Soil salinity is a major constraint on agricultural production as it causes large yield losses in many important crop varieties. Wheat is a major staple crop for human nutrition and most of its commercial varieties are highly salt-sensitive. Salinity stress in wheat is a quantitative trait, affecting plant development at both physiological and biochemical levels. Within wheat plants, shoot tissues are the most sensitive to salinity and accumulate salt over time through the transpiration stream. To build on past studies, we are quantitatively analysing how molecular phenotypes establish in wheat plants over the course of monocot leaf development.

We exposed wheat cv. Wylkatchem to 150 mM NaCl for 8 days through gradual increment of salt and assessed fresh and dry biomass, photosynthetic parameters and chlorophyll content in the 4th leaf. Na+/K+ measurements, proteomic and metabolic analysis were performed after dividing the leaf into sections across the leaf developmental gradient. In monocot leaves, the organization of the growth processes is spatially regulated with dividing cells at the base of the leaf, followed by expanding cells and finally mature cells at the tip.
——
Problem:
Reproduce the passage on salt stress in wheat word for word, starting at "Soil salinity is" and ending at "monocot leaf development.".
——
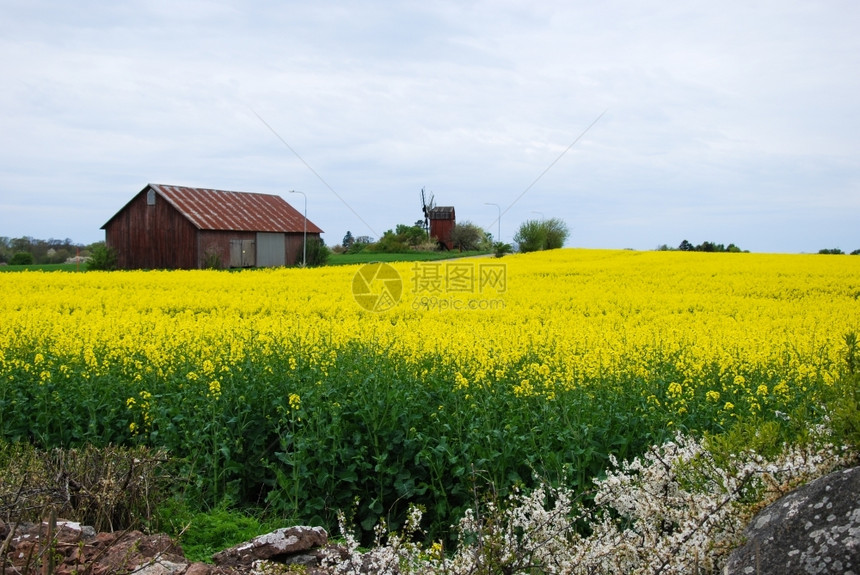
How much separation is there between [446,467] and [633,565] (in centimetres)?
329

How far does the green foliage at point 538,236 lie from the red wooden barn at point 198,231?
18.7 meters

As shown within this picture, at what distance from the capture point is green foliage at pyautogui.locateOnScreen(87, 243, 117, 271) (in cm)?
4462

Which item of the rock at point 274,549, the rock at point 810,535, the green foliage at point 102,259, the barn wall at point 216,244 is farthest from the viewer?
the green foliage at point 102,259

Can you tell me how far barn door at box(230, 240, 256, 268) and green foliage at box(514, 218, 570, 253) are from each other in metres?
22.3

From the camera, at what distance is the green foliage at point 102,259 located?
4462cm

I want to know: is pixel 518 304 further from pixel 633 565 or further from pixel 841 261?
pixel 841 261

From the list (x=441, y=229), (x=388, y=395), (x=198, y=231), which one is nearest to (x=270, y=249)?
(x=198, y=231)

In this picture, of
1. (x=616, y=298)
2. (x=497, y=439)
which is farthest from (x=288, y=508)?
(x=616, y=298)

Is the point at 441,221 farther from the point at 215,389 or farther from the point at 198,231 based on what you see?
the point at 215,389

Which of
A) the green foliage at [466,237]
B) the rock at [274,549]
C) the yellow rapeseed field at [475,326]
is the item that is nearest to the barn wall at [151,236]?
the yellow rapeseed field at [475,326]

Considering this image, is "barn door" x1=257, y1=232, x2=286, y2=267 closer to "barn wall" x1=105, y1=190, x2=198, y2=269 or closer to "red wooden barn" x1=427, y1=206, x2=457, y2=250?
"barn wall" x1=105, y1=190, x2=198, y2=269

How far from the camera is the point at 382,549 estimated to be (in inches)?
146

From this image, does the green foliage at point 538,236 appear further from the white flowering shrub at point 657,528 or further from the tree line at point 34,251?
the white flowering shrub at point 657,528

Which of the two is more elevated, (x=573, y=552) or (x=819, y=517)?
(x=819, y=517)
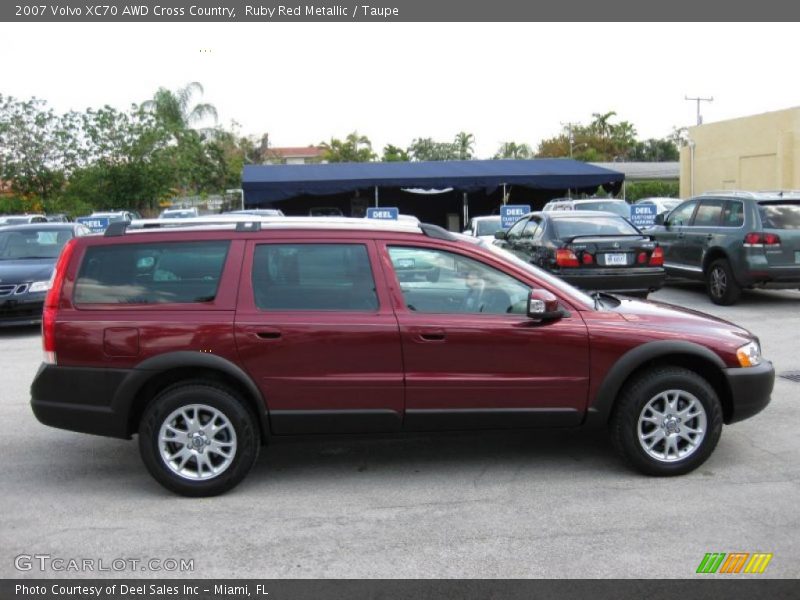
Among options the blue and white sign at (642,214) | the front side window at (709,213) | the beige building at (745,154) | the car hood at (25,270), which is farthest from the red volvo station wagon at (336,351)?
the beige building at (745,154)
——
Output below:
Soil salinity is a major constraint on agricultural production as it causes large yield losses in many important crop varieties. Wheat is a major staple crop for human nutrition and most of its commercial varieties are highly salt-sensitive. Salinity stress in wheat is a quantitative trait, affecting plant development at both physiological and biochemical levels. Within wheat plants, shoot tissues are the most sensitive to salinity and accumulate salt over time through the transpiration stream. To build on past studies, we are quantitatively analysing how molecular phenotypes establish in wheat plants over the course of monocot leaf development.